* _EXCERPTED DATA_:

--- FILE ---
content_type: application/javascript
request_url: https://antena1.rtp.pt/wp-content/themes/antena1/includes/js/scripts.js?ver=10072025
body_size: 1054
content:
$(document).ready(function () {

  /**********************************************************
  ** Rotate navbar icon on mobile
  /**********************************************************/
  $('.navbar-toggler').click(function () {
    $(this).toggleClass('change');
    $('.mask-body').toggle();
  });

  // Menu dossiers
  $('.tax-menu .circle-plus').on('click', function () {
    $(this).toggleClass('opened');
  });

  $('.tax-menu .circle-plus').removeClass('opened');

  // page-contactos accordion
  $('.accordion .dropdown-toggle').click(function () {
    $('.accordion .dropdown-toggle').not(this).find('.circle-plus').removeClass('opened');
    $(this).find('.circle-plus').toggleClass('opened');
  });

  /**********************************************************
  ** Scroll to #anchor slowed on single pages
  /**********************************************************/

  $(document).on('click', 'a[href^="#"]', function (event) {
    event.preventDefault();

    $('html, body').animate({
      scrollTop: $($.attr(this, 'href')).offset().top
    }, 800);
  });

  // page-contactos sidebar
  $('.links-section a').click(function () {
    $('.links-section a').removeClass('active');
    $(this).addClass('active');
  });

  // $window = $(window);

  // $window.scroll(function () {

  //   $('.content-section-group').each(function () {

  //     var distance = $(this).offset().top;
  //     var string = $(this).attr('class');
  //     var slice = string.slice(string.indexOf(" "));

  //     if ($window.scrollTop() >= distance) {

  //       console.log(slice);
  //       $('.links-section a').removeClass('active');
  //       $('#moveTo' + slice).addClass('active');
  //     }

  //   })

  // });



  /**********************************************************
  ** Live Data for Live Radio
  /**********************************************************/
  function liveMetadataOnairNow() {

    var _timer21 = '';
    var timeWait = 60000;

* _EXERCISE AIM_: Restate the data above in full, word for word.

* _WRITTEN RESPONSE_:
--- FILE ---
content_type: application/javascript
request_url: https://antena1.rtp.pt/wp-content/themes/antena1/includes/js/scripts.js?ver=10072025
body_size: 1054
content:
$(document).ready(function () {

  /**********************************************************
  ** Rotate navbar icon on mobile
  /**********************************************************/
  $('.navbar-toggler').click(function () {
    $(this).toggleClass('change');
    $('.mask-body').toggle();
  });

  // Menu dossiers
  $('.tax-menu .circle-plus').on('click', function () {
    $(this).toggleClass('opened');
  });

  $('.tax-menu .circle-plus').removeClass('opened');

  // page-contactos accordion
  $('.accordion .dropdown-toggle').click(function () {
    $('.accordion .dropdown-toggle').not(this).find('.circle-plus').removeClass('opened');
    $(this).find('.circle-plus').toggleClass('opened');
  });

  /**********************************************************
  ** Scroll to #anchor slowed on single pages
  /**********************************************************/

  $(document).on('click', 'a[href^="#"]', function (event) {
    event.preventDefault();

    $('html, body').animate({
      scrollTop: $($.attr(this, 'href')).offset().top
    }, 800);
  });

  // page-contactos sidebar
  $('.links-section a').click(function () {
    $('.links-section a').removeClass('active');
    $(this).addClass('active');
  });

  // $window = $(window);

  // $window.scroll(function () {

  //   $('.content-section-group').each(function () {

  //     var distance = $(this).offset().top;
  //     var string = $(this).attr('class');
  //     var slice = string.slice(string.indexOf(" "));

  //     if ($window.scrollTop() >= distance) {

  //       console.log(slice);
  //       $('.links-section a').removeClass('active');
  //       $('#moveTo' + slice).addClass('active');
  //     }

  //   })

  // });



  /**********************************************************
  ** Live Data for Live Radio
  /**********************************************************/
  function liveMetadataOnairNow() {

    var _timer21 = '';
    var timeWait = 60000;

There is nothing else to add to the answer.